Combien de temps encore allons-nous laisser les études s'accumuler ? Une étape importante a eu lieu avec l'adoption de l'amendement de Delphine Batho et Gérard Bapt dans le cadre de l'examen du projet de loi relatif à la biodiversité, et je veux y voir le signe que les parlementaires ont la volonté d'avancer enfin sur le plan politique – j'en profite pour remercier Martial Saddier d'avoir soutenu cet amendement, que j'avais également déposé.

Cela dit, avancer signifie interdire : à un moment donné, on ne peut plus se contenter de transiger. Le représentant de la FNSEA a commencé son intervention en parlant du varroa. Or, chacun sait aujourd'hui que si les abeilles sont devenues si sensibles à ce parasite, c'est en raison de leur affaiblissement provoqué par les néonicotinoïdes : pour sauver les abeilles, il faut donc bien commencer par interdire l'utilisation des pesticides qui les fragilisent.

Sur le plan économique, je veux rappeler que l'utilisation des néonicotinoïdes n'a procuré aucune amélioration des rendements, comme l'a démontré l'Agence européenne pour l'environnement sur les rendements du tournesol et du maïs entre 1995 et 2007 – il n'a pas été noté de modification des rendements entre la période où le Gaucho était autorisé et celle où il a été interdit. Dès lors, je me demande qui a intérêt à ce que les néonicotinoïdes continuent à être utilisés. Les agriculteurs sont les premiers à s'empoisonner avec ces produits, mais ils ne sont pas les seuls à être touchés, car ils contaminent également les eaux et les sols, et tout le monde finira par être malade – sans parler de la gravité du problème posé par la perte des insectes pollinisateurs.

#### Exercice proposé 1
D'après le passage, sur quelles cultures portent les rendements étudiés par l'Agence européenne pour l'environnement entre 1995 et 2007 ?
#### Exercice proposé 2
Transcrivez fidèlement la partie du passage qui s'ouvre sur les mots contenant « Sur le plan économique, je » et se ferme sur « des insectes pollinisateurs. ».

#### Extraits de données
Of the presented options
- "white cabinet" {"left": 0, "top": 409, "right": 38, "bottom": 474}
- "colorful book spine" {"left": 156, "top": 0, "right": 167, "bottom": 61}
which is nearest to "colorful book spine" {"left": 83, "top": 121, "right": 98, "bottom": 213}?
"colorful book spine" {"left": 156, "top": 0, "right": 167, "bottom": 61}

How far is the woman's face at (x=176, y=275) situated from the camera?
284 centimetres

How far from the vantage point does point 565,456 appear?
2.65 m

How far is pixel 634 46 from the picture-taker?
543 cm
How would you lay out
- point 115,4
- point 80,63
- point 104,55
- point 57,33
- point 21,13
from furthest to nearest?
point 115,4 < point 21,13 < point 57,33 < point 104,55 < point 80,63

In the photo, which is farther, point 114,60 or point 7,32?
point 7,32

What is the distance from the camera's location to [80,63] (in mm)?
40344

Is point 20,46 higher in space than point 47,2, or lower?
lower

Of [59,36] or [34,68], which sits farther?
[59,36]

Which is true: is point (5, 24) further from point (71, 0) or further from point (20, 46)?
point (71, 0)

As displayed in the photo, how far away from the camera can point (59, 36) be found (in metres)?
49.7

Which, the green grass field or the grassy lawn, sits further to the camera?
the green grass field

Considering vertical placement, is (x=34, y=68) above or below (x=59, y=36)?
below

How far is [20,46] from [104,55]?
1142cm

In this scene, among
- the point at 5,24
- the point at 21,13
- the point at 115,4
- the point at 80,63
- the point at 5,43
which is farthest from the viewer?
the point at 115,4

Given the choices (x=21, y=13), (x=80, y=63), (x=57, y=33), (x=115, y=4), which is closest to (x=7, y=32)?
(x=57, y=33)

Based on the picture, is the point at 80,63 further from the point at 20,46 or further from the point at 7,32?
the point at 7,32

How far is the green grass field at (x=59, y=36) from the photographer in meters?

#### Réponse complète 1
Le tournesol et le maïs.

#### Réponse complète 2
Sur le plan économique, je veux rappeler que l'utilisation des néonicotinoïdes n'a procuré aucune amélioration des rendements, comme l'a démontré l'Agence européenne pour l'environnement sur les rendements du tournesol et du maïs entre 1995 et 2007 – il n'a pas été noté de modification des rendements entre la période où le Gaucho était autorisé et celle où il a été interdit. Dès lors, je me demande qui a intérêt à ce que les néonicotinoïdes continuent à être utilisés. Les agriculteurs sont les premiers à s'empoisonner avec ces produits, mais ils ne sont pas les seuls à être touchés, car ils contaminent également les eaux et les sols, et tout le monde finira par être malade – sans parler de la gravité du problème posé par la perte des insectes pollinisateurs.